My family did not address conflict together. Challenges were swept under the proverbial rug and never spoken of again. My dad would hold grudges for years against people he perceived had caused him harm. Sometimes my dad’s unspoken rage would erupt in terrifying ways – my dad tearing through the house alternately cleaning and yelling at us to pick things up. I received no support from my family in learning how to meet difficult emotions. I learned that anger was bottled up and released in bursts, or expressed through blaming other people. On the other extreme, my mom never held onto difficult emotions; within hours, she could let go of whatever was upsetting her. My mom would say, “I have a bone to pick with you” with a wagging finger pointing straight at me, and then reference something like a sticky kitchen counter, a tissue left in the laundry, not putting my dishes away.

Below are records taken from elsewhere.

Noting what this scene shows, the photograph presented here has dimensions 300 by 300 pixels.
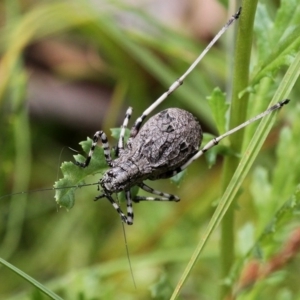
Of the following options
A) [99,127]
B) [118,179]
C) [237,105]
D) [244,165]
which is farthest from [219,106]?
[99,127]

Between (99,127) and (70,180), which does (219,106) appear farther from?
(99,127)

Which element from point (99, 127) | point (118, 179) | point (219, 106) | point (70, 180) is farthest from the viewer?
point (99, 127)

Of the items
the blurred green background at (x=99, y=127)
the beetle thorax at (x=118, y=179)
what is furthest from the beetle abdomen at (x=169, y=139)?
the blurred green background at (x=99, y=127)

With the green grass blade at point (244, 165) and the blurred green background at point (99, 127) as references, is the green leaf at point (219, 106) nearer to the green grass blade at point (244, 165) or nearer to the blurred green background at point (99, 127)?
the green grass blade at point (244, 165)

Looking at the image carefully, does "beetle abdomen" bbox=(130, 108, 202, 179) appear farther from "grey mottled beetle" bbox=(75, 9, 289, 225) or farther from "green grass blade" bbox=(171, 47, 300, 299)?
"green grass blade" bbox=(171, 47, 300, 299)

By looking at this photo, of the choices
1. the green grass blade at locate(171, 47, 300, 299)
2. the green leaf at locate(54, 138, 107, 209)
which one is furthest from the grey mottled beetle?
the green grass blade at locate(171, 47, 300, 299)

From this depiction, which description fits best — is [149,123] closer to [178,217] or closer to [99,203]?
[178,217]

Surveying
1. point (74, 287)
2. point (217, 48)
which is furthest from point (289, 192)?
point (217, 48)
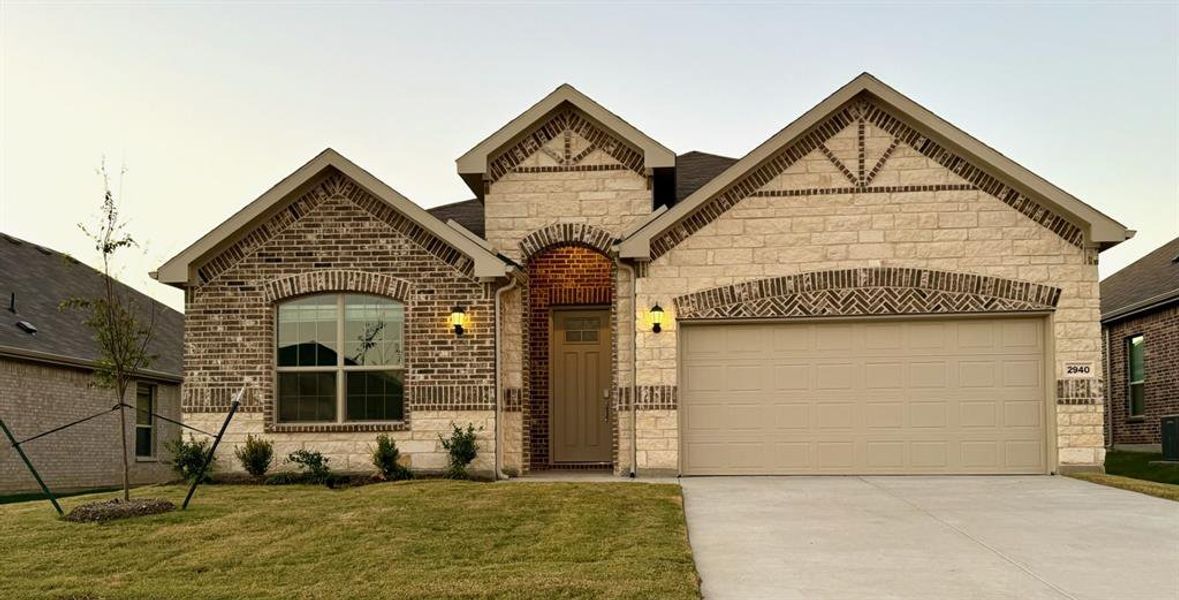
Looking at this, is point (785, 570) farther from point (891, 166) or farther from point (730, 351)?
point (891, 166)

My mom expresses her love through acts of service and occasional words of affirmation – loads of laundry often framing her day, running errands, text messages with emoji hearts and love. My dad loves through acts of service, gifts, and financial advice. On visits home when I was younger, he would take my car in for an oil change or refill my gas tank. Now he advises me on good investments and market trends, takes the family out to nice meals, and hands me checks on my birthday and major holidays. He pays for my weekly psychotherapy and regular chiropractor appointments. Quality time and physical touch are less common for my parents.

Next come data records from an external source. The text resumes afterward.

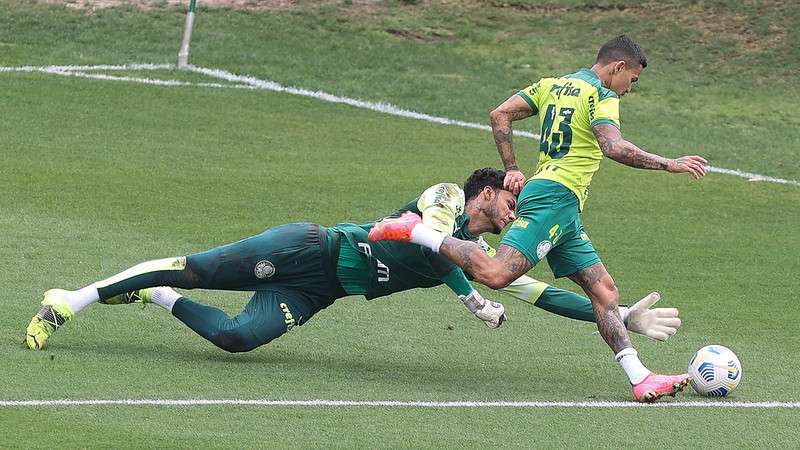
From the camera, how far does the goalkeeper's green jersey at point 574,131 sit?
10070 mm

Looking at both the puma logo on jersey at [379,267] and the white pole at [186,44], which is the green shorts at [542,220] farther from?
the white pole at [186,44]

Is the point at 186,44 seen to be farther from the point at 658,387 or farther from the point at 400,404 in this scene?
the point at 658,387

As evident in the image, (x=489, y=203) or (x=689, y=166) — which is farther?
(x=489, y=203)

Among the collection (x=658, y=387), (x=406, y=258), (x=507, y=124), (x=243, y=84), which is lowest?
(x=243, y=84)

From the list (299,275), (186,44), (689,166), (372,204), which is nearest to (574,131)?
(689,166)

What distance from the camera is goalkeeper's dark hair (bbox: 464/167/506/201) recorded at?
1037 centimetres

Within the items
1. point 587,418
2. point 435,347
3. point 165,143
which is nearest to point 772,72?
point 165,143

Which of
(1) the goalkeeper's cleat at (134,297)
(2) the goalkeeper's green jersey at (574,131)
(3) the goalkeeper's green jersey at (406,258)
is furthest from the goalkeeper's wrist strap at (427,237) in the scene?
(1) the goalkeeper's cleat at (134,297)

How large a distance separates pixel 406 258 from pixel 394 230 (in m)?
0.32

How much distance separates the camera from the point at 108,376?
9375 mm

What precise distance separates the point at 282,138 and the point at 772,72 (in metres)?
8.64

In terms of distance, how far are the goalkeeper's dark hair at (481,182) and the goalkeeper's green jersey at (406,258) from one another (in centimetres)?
17

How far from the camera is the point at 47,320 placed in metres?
10.0

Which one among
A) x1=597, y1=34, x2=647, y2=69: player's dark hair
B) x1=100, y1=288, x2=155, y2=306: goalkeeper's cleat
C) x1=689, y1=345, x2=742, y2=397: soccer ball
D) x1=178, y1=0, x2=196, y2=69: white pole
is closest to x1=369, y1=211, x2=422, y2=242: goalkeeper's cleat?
x1=100, y1=288, x2=155, y2=306: goalkeeper's cleat
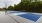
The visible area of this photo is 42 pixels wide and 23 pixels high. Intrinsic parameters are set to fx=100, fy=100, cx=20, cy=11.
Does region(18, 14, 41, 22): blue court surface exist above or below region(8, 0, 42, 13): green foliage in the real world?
below

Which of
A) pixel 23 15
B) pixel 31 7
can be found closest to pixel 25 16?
pixel 23 15

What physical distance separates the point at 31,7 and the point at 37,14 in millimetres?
188

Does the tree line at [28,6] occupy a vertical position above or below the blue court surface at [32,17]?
above

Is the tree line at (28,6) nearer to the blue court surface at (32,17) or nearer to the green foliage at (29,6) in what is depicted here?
the green foliage at (29,6)

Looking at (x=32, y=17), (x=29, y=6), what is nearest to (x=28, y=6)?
(x=29, y=6)

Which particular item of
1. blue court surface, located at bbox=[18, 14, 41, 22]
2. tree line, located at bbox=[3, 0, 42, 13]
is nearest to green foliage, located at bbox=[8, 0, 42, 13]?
tree line, located at bbox=[3, 0, 42, 13]

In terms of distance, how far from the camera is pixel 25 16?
6.51 ft

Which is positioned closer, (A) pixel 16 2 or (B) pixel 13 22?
(B) pixel 13 22

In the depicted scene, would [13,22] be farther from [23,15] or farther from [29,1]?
[29,1]

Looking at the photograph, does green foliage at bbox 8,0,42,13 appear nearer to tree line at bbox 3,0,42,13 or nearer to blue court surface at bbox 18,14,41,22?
tree line at bbox 3,0,42,13

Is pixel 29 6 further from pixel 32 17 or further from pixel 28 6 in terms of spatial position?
pixel 32 17

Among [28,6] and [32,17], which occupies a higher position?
[28,6]

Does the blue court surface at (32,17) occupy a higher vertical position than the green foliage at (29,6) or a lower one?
lower

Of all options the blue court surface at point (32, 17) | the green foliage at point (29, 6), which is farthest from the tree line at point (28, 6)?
the blue court surface at point (32, 17)
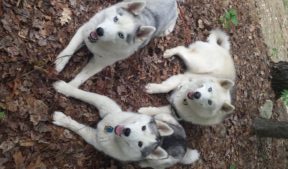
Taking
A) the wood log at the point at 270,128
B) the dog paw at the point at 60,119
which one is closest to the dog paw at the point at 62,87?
the dog paw at the point at 60,119

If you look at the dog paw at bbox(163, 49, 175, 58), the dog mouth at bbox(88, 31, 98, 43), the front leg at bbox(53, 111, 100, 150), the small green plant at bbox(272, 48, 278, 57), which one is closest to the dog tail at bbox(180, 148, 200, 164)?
the dog paw at bbox(163, 49, 175, 58)

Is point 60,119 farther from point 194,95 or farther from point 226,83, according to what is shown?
point 226,83

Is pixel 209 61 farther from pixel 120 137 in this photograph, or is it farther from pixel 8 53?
pixel 8 53

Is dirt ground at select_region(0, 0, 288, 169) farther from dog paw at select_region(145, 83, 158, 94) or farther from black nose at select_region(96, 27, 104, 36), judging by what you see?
black nose at select_region(96, 27, 104, 36)

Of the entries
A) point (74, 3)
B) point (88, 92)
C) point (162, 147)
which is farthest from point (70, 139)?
point (74, 3)

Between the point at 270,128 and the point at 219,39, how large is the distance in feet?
6.70

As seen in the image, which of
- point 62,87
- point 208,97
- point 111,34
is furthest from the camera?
point 208,97

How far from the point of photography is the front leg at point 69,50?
5.89 meters

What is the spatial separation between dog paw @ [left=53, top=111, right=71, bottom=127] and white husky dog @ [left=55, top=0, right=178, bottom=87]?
0.46 metres

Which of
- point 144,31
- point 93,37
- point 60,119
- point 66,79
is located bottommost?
point 60,119

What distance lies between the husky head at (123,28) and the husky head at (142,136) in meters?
1.05

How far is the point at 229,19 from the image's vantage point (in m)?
9.03

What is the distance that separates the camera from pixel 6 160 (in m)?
5.21

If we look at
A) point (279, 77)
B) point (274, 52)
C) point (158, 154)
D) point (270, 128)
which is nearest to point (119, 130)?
point (158, 154)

I return to questions of identity with compassion for the me that struggles to name anything. It’s tender to name capitalism, land theft, and assimilation as part of my story – and yet I cannot escape them. I acknowledge the bravery and hard work of past generations, immigrating to a new land with hope for children and descendants yet to come. I touch the poverty and struggle for survival in near and distant lands. I see my parents building a better life for me and my siblings. I carry the stories and experiences of my ancestors as my inheritance. They are not separate from me.